The cement business of Pakistan is partitioned into two wide locales based on their
topographical area which incorporate Northern zone and Southern Zone. The
Northern zone covers more than 80% of the absolute concrete portion of the nation
while rest of the concrete is created in the southern zone. The cement industry of
Pakistan has an oligopolistic market structure where top five organizations have
powers more than 55% of the piece of the pie of concrete. While the excess all
organizations cover just 45% of market shares. Cement industry of Pakistan is
satisfying the nearby interest of concrete and furthermore trading concrete to the
adjoining nations like Russia, Iraq, Sri Lanka, India, Afghanistan and Unites Arab
Emirates. As of now, Pakistan is likewise trading concrete to some African nations
also. As of now, Pakistan is positioned among the world's main 10 concrete
sending out nations.

Pakistan's cement industry recorded a strong growth of 40.4% in April 2021, when
total cement shipments reached 3.52Mt as against 4.943Mt in the same month of
the previous financial year. Similarly, the country's cement exports increased by
252%, while domestic shipments increased by 24% during the month.
According to data released by the All Pakistan Cement Manufacturers Association
(APCMA), domestic shipments during April 2021 increased to 4.066Mt from
3.271Mt a year ago.

Performance of Cement Industry during the last 3 years

PERFORMANCE DURING FY18-19:

 According to All Pakistan Cement Manufacturers Association (APCMA),


the cement industry sold 4.27 million tons of cement in September 2019 as
compared to 3.83 million tons in September 2018.
 Both domestic consumption and exports registered double-digit increases
during the month.
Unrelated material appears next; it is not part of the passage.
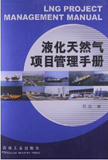 液化天然气项目管理手册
Domestic consumption raises 11.5% to 3.47 million tons
compared to 3.11 million tons in September 2018.
 On the other hand, exports go up to 0.798 million tons in September 2019
compared to 0.715 million tons in September 2018, an increase of 11.66%.

PERFORMANCE DURING FY19-20:

 According to all Pakistan Cement Manufacturers Association, the local


selling of cement increased by 32.67% to 3.953 million tons in July 2020
from 2.979 million tons in July 2019.
 On the other hand, exports registered a more accomplished increase of
66.14% at 0.885 million tons in July 2020 from 0.533 million tons in July
2019.

PERFORMANCE DURING FY20-21:

 According to the All Pakistan Cement Manufacturers Association


(APCMA), local cement exports in May 2021 rose to 3.2 million tons
against 2.27 million tons in May 2020, showing a healthy growth of 40.95%.
 Cement mills in northern Pakistan sold 2.71 million tons of cement in
domestic markets, an increase of 35.55% over two million tons sold in May
2020. Similarly, the mills in the south recorded 81.15% growth in sales as
they exported 487,311 tons to the local market in May 2021. These mills had
exported 269,003 tons in May 2020.
 Due to Covid-19 driven issues, mills in the northern part of the country
exported only 7,520 tons in May 2020, however, exports from north-based
mills increased to 203,625 tons in May 2021.
 Exports from south-based mills increased 52.66% to 542,925 tons in May
2021 compared to exportation of 355,654 tons in May 2020.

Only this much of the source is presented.